Signatories include Egypt’s Grand Mufti Ali Gomaa and Sheikh Ikrima Sabri, the Mufti of Al-Quds (occupied East Jerusalem).
The list also features prominent preachers including Egyptian Amr Khaled and American Sheikh Hamza Yusuf.
Secretary General of the pan-Muslim Organization of the Islamic Conference Ekmeleddin Ihsanoglu is also a signatory.
The Muslim Christmas message won plaudits from Christian leaders and theologians.
Cardinal Jean-Louis Tauran, head of the pope’s council for inter-religious dialogue, told the Financial Times that progress was being made on dialogue between the two faiths.
He said a preparatory meeting will be held in the spring to discuss concrete steps to promote inter-faith dialogue.

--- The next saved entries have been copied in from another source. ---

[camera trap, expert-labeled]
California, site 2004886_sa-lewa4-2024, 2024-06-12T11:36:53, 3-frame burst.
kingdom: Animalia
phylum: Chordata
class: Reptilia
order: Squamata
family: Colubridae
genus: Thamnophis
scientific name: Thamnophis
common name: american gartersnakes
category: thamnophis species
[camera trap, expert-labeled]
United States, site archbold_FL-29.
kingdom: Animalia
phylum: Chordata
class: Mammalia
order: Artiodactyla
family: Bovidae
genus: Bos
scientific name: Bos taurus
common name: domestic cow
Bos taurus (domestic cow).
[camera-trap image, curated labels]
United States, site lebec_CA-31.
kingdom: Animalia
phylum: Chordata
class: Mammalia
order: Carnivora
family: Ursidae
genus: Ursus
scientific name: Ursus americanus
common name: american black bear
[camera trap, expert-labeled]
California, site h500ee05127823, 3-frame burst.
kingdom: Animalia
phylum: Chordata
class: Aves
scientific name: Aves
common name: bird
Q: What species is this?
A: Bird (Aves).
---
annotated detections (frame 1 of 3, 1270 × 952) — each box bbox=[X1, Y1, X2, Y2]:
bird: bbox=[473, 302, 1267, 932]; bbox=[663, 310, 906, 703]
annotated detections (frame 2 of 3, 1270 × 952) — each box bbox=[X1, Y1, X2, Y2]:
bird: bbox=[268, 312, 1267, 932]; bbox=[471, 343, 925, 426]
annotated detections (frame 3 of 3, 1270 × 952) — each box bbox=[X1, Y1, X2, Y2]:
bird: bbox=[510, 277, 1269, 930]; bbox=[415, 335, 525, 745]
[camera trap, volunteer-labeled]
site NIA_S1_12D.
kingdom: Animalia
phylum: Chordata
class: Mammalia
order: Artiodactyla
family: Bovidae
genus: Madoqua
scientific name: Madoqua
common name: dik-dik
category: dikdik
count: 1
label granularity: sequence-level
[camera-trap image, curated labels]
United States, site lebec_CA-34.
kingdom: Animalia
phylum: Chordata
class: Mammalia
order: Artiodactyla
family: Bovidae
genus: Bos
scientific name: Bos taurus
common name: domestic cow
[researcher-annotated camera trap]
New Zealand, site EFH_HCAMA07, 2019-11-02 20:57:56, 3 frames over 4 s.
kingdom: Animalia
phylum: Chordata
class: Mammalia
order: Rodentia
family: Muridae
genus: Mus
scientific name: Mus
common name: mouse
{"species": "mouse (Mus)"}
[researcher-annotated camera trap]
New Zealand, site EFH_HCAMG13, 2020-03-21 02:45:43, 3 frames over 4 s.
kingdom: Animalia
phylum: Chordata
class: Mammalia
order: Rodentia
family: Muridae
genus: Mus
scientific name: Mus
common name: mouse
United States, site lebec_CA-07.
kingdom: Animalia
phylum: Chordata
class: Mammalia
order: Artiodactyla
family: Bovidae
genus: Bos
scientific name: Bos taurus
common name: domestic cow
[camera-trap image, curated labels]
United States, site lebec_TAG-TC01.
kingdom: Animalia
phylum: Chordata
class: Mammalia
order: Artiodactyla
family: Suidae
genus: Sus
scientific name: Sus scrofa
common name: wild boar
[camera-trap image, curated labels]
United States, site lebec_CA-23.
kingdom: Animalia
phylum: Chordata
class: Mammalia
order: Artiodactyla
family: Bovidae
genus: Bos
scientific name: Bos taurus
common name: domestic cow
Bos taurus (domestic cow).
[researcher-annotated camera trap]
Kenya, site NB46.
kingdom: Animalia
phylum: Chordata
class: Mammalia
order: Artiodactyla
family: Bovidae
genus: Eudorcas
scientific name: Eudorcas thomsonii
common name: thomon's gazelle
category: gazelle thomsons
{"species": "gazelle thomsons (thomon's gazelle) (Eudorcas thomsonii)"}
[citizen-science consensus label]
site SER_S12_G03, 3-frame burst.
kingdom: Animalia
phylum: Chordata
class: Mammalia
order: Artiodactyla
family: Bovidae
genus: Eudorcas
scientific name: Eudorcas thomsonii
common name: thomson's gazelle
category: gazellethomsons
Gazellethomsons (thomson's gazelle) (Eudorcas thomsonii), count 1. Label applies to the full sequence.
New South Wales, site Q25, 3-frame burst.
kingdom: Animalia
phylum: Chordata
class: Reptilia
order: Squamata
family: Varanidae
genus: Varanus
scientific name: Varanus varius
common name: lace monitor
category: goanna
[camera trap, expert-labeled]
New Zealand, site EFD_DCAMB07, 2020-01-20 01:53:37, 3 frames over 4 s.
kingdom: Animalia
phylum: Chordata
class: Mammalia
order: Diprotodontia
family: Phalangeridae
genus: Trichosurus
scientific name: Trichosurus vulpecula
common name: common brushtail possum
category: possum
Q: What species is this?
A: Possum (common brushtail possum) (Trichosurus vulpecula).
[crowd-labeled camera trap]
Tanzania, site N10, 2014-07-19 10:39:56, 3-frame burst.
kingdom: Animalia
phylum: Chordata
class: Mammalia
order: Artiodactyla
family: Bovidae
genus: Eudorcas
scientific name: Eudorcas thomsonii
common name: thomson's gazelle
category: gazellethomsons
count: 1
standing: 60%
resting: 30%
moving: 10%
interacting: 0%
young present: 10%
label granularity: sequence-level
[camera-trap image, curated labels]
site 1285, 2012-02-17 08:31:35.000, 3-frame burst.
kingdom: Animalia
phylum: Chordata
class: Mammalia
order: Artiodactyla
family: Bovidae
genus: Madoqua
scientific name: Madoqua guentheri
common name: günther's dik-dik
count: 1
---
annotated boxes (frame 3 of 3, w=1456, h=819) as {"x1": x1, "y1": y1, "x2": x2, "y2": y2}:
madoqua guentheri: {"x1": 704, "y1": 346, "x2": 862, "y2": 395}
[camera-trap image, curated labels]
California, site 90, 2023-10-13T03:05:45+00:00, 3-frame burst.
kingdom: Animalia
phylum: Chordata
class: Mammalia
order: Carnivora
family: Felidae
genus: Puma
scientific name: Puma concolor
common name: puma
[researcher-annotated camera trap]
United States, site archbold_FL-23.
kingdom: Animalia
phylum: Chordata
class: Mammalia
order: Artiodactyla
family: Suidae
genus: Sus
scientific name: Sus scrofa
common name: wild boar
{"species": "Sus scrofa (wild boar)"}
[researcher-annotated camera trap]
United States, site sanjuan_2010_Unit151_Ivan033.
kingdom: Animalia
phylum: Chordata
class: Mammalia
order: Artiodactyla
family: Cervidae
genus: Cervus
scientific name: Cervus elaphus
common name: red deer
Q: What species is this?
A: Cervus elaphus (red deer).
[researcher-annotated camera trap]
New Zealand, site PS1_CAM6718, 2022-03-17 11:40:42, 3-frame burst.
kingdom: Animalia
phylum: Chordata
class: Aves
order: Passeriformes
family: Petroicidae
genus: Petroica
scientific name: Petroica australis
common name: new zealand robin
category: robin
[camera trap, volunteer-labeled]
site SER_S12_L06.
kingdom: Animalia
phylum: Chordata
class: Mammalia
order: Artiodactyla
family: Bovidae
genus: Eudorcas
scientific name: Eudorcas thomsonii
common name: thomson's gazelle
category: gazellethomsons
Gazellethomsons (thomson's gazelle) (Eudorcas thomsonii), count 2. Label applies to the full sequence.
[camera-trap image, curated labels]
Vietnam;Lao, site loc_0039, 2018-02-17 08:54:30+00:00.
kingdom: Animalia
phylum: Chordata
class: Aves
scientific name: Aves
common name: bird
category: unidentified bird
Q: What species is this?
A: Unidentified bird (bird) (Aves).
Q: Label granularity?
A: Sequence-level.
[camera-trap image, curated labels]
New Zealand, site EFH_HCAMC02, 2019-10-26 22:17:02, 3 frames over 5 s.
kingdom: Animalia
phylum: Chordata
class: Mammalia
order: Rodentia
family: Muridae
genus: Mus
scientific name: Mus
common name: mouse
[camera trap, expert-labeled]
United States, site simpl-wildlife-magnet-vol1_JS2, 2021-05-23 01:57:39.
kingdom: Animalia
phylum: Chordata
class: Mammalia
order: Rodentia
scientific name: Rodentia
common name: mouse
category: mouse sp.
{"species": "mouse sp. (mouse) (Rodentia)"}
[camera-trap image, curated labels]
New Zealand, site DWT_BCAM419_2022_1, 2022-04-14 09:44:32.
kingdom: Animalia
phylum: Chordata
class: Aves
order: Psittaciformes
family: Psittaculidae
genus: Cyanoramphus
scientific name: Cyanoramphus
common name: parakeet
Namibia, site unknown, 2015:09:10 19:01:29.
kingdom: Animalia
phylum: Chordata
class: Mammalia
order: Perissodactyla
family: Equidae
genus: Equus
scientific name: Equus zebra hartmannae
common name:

Theologian Miroslav Volf said the new Muslim initiative “contains every affirmation of sanctity of every single human life.”
The Muslim gestures aimed to ease strained ties between Muslims and Christians after Pope Benedict hinted indirectly last year that Islam was violent.
Pope Benedict stopped short of a clear apology sought by Muslims over his speech in his native Germany, but expressed regret for the reaction to his speech.
Nayed, who had taught at the Vatican’s Gregorian University, blamed some close advisers to the Pope of straining ties between the two Abrahamic faiths.
“This negativity is very dangerous and leads the Vatican to make some truly dangerous mistakes,” he said.